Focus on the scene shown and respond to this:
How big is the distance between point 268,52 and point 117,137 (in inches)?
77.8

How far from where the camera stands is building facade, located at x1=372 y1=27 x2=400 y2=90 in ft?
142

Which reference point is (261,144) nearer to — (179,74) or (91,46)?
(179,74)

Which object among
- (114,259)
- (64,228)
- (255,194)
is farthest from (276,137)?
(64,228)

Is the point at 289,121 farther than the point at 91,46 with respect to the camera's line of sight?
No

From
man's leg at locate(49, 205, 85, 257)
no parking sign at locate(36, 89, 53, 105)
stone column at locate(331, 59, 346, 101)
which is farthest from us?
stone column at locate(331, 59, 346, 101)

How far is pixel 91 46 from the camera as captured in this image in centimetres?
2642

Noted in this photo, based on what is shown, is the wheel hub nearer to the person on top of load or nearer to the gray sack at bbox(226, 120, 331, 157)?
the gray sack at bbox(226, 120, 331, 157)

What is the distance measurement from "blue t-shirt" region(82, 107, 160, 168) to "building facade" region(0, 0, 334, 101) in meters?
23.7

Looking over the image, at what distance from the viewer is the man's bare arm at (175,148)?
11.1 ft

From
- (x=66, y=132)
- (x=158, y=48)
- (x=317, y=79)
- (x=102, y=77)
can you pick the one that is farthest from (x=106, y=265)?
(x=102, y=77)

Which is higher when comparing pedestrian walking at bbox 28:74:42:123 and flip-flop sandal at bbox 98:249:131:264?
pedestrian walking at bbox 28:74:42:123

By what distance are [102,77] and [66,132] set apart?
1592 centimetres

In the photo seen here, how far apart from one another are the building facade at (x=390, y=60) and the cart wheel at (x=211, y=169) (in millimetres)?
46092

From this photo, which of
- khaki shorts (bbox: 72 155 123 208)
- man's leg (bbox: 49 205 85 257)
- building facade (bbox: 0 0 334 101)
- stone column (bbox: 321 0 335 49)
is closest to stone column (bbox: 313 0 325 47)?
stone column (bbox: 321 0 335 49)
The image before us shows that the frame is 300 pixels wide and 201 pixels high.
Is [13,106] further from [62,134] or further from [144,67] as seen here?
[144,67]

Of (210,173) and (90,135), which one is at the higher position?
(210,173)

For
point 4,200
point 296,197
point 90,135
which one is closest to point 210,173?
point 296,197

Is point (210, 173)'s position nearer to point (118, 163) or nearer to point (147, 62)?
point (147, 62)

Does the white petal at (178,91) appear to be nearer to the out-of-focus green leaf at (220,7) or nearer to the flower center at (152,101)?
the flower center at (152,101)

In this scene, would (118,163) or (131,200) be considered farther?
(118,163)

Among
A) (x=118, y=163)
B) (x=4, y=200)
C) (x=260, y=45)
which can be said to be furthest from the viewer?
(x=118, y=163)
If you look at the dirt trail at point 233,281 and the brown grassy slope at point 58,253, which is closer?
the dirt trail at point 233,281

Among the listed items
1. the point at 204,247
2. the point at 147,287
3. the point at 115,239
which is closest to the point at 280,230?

GOAL: Can you update the listing above by replacing every "building facade" with "storefront" and leaving everything else unchanged?

EXERCISE ANSWER:
Focus on the scene shown and respond to this:
How big is the distance between point 268,52 and point 117,137 (in inches)?
77.8

How far from where the camera stands is storefront, located at x1=372 y1=27 x2=400 y2=90 in ft?
142

Which reference point is (261,144) nearer to — (179,74) or (91,46)?
(179,74)

Which object among
- (114,259)
- (64,228)
- (255,194)
is farthest from (276,137)?
(64,228)

Is the point at 289,121 farther than the point at 91,46 with respect to the camera's line of sight?
No

From
man's leg at locate(49, 205, 85, 257)
no parking sign at locate(36, 89, 53, 105)
stone column at locate(331, 59, 346, 101)
which is farthest from us?
stone column at locate(331, 59, 346, 101)

How far is pixel 91 46 from the camera as captured in this image in centimetres?
2642

Noted in this photo, based on what is shown, is the wheel hub nearer to the person on top of load or nearer to the gray sack at bbox(226, 120, 331, 157)?
the gray sack at bbox(226, 120, 331, 157)

What is the distance measurement from "blue t-shirt" region(82, 107, 160, 168) to "storefront" region(0, 0, 334, 101) in meters?
23.7

Looking over the image, at what distance from the viewer is the man's bare arm at (175,148)?
11.1 ft

From
- (x=66, y=132)
- (x=158, y=48)
- (x=317, y=79)
- (x=102, y=77)
can you pick the one that is farthest from (x=106, y=265)?
(x=102, y=77)

Which is higher when comparing pedestrian walking at bbox 28:74:42:123 and flip-flop sandal at bbox 98:249:131:264?
pedestrian walking at bbox 28:74:42:123

By what distance are [102,77] and [66,132] set apart?
1592 centimetres

In the photo seen here, how far apart from one another are the storefront at (x=390, y=60) and the cart wheel at (x=211, y=169) (in millimetres)?
46092

From this photo, which of
- khaki shorts (bbox: 72 155 123 208)
- man's leg (bbox: 49 205 85 257)
- storefront (bbox: 0 0 334 101)
- stone column (bbox: 321 0 335 49)
is closest to stone column (bbox: 313 0 325 47)?
stone column (bbox: 321 0 335 49)
The image before us shows that the frame is 300 pixels wide and 201 pixels high.
Is [13,106] further from [62,134] or further from [144,67] as seen here?
[144,67]

Of (210,173) and (90,135), which one is at the higher position?
(210,173)

For
point 4,200
point 296,197
point 90,135
which one is closest to point 210,173?
point 296,197

Is point (210, 173)'s position nearer to point (118, 163) or nearer to point (147, 62)?
point (147, 62)

Does the white petal at (178,91) appear to be nearer to the out-of-focus green leaf at (220,7) or nearer to the flower center at (152,101)?
the flower center at (152,101)

In this scene, would (118,163) or (131,200) be considered farther?
(118,163)

Among
A) (x=118, y=163)
B) (x=4, y=200)
C) (x=260, y=45)
which can be said to be furthest from the viewer?
(x=118, y=163)
If you look at the dirt trail at point 233,281 and the brown grassy slope at point 58,253, which is closer?
the dirt trail at point 233,281

Among the listed items
1. the point at 204,247
2. the point at 147,287
3. the point at 115,239
which is closest to the point at 280,230?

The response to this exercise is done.